• [EXTRACT PROVIDED]
--- Begin ---

# Pics from last nites game



## mgb (Jun 26, 2004)

First let me say that the screen is HUGE and so clear! This was the first time I've seen a high definition screen and it's nice! I caught myself watching plays on the screen instead of on the floor at times! It's so large that from my view point it looked like it was over our half of the court instead of over the middle of the whole court. You can't see it from any of these shots, I only seen it when Don/sportsnut1975 pointed out a shot on the screen of the bottom of the scoreboard, but it has on the bottom the same Blazer pinwheel emblem as it has at the center of the court.

I enjoyed the game a lot. Was good D, up tempo, intelligent play. Like what I seen from the new players. Really liked what Webster did. Hopefully it wasn't just a one nite thing. I don't think it was. LMA played great, but got the feeling he might have been a little sore in the second half because he didn't play as much.

Anyway, these are not great pics, but they do give you a idea of the new looks and the HUDGE screens. All the stat boards are new. I should have taken some pics of the player board but didn't think of it.




























The shot clocks are new as well. See through and one perpendicular to the main one on each end.


----------



## HB (May 1, 2004)

Thats a great looking screen


----------



## mgb (Jun 26, 2004)

HB said:


> Thats a great looking screen


The 7th pic really gives some scale to how big it is,


----------



## majic_sean (Dec 22, 2004)

Cool pictures. You can see Paul Allen and his mother along with Pritchard on the 8th pic pretty well.

What really impressed me that, and you can tell on the Tim Thomas pic, was how good the close ups looked on the jumbotron.


----------



## SheedSoNasty (Dec 31, 2002)

That's so sweet! Either I forgot or I just didn't know that we were changing the way our court looks. I wonder if we're getting new unis soon as well.


----------



## Dan (Dec 30, 2002)

did the crowd react to Oden being there (assuming he was)?


----------



## B_&_B (Feb 19, 2004)

Great pics! Thanks!

The scoreboard looks amazing, and I really like the new court.


----------



## wastro (Dec 19, 2004)

Hap said:


> did the crowd react to Oden being there (assuming he was)?


He came out during warm-ups, and the crowd gave him a warm reception when they noticed him on the bench.

--- End ---

• [GIVEN DATA]
--- Begin ---

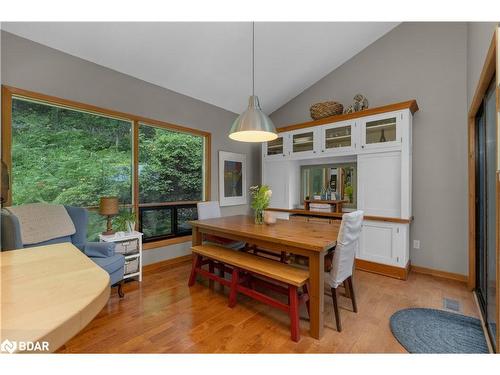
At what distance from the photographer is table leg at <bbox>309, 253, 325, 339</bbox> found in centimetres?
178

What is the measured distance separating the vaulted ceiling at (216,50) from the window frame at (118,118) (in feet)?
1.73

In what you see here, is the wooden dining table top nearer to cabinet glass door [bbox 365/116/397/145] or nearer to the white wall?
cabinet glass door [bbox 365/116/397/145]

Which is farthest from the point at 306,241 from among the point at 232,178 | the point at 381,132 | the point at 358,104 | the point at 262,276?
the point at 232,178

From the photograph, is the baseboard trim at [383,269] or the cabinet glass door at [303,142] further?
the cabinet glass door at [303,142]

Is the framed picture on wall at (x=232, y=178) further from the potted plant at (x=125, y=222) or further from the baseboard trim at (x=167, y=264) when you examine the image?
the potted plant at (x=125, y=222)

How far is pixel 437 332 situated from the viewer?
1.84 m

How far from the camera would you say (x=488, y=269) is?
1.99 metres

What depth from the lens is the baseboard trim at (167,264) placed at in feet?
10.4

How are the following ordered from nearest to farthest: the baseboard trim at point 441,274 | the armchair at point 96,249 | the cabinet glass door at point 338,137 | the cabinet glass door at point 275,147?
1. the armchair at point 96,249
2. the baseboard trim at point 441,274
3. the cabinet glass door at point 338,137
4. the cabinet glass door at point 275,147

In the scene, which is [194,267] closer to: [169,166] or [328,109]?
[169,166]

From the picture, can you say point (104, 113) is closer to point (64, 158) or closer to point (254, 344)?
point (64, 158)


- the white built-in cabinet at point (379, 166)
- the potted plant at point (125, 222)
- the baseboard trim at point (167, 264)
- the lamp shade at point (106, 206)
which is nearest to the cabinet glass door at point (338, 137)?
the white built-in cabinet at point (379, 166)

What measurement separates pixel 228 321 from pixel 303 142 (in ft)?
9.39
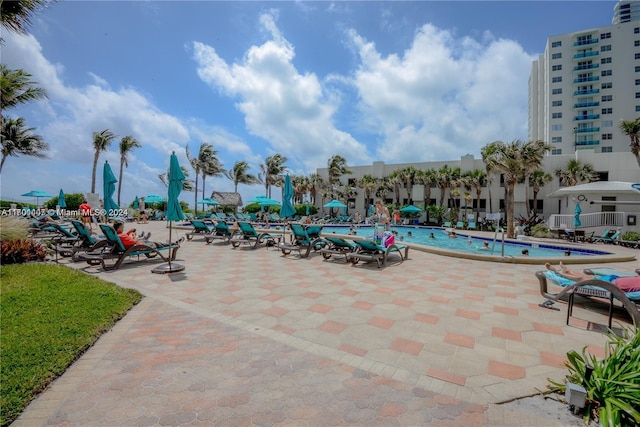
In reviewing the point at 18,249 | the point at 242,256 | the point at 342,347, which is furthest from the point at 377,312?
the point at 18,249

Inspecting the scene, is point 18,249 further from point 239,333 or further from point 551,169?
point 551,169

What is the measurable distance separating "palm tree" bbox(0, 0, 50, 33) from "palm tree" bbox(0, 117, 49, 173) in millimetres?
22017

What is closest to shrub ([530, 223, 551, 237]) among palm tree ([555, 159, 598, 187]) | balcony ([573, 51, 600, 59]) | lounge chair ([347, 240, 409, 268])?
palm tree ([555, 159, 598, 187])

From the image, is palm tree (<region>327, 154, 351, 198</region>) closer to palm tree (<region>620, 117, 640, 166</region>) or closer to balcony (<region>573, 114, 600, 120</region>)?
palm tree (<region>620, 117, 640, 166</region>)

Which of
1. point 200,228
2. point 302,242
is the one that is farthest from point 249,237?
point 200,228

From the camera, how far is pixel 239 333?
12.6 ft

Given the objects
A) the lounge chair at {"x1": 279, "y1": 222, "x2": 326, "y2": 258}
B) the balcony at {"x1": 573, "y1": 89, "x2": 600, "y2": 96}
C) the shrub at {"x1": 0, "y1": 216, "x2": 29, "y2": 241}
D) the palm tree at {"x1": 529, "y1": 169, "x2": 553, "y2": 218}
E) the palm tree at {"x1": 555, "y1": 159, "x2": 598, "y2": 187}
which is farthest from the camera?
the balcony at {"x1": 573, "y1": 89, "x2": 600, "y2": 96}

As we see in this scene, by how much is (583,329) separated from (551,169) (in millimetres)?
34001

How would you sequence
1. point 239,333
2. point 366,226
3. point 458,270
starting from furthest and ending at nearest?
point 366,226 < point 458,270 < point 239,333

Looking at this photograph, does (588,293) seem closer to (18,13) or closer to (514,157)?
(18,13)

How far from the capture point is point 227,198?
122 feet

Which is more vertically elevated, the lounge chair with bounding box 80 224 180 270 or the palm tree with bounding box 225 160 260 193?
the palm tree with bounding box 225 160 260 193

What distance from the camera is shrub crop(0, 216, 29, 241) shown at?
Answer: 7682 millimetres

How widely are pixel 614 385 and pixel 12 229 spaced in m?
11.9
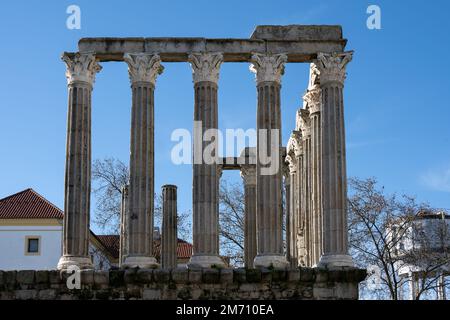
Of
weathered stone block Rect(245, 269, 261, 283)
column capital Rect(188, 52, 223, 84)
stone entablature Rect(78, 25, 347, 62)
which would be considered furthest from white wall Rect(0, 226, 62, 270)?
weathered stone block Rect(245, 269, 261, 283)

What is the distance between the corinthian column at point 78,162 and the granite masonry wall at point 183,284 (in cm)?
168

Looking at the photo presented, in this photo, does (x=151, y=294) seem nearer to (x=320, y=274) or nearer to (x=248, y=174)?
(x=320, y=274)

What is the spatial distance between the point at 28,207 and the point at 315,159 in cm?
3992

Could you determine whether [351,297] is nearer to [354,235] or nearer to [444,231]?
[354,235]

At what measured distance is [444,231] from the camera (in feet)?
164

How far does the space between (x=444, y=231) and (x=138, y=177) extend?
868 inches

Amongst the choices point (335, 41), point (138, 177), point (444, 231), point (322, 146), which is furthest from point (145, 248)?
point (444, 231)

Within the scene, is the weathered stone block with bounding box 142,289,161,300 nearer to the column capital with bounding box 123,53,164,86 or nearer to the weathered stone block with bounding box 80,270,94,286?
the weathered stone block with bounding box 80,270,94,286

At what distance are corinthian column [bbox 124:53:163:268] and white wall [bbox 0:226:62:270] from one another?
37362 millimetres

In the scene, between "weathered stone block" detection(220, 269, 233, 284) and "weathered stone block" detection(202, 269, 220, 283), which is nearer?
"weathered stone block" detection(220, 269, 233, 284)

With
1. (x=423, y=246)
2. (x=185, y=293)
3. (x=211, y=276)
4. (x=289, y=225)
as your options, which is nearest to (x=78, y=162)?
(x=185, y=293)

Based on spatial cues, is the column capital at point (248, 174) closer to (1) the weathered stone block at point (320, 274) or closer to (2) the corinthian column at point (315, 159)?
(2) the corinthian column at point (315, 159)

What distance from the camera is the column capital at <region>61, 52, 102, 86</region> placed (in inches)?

--- End ---

• [GIVEN TASK 1]
In the forum thread about the new arena screen, translate this sentence into Spanish: "The shot clocks are new as well."
• [GIVEN TASK 2]
Report each line of the entries that contains the string "inches".

• [SOLUTION 1]
Los relojes de posesión también son nuevos.

• [SOLUTION 2]
868 inches
What distance from the camera is the column capital at <region>61, 52, 102, 86</region> placed (in inches)?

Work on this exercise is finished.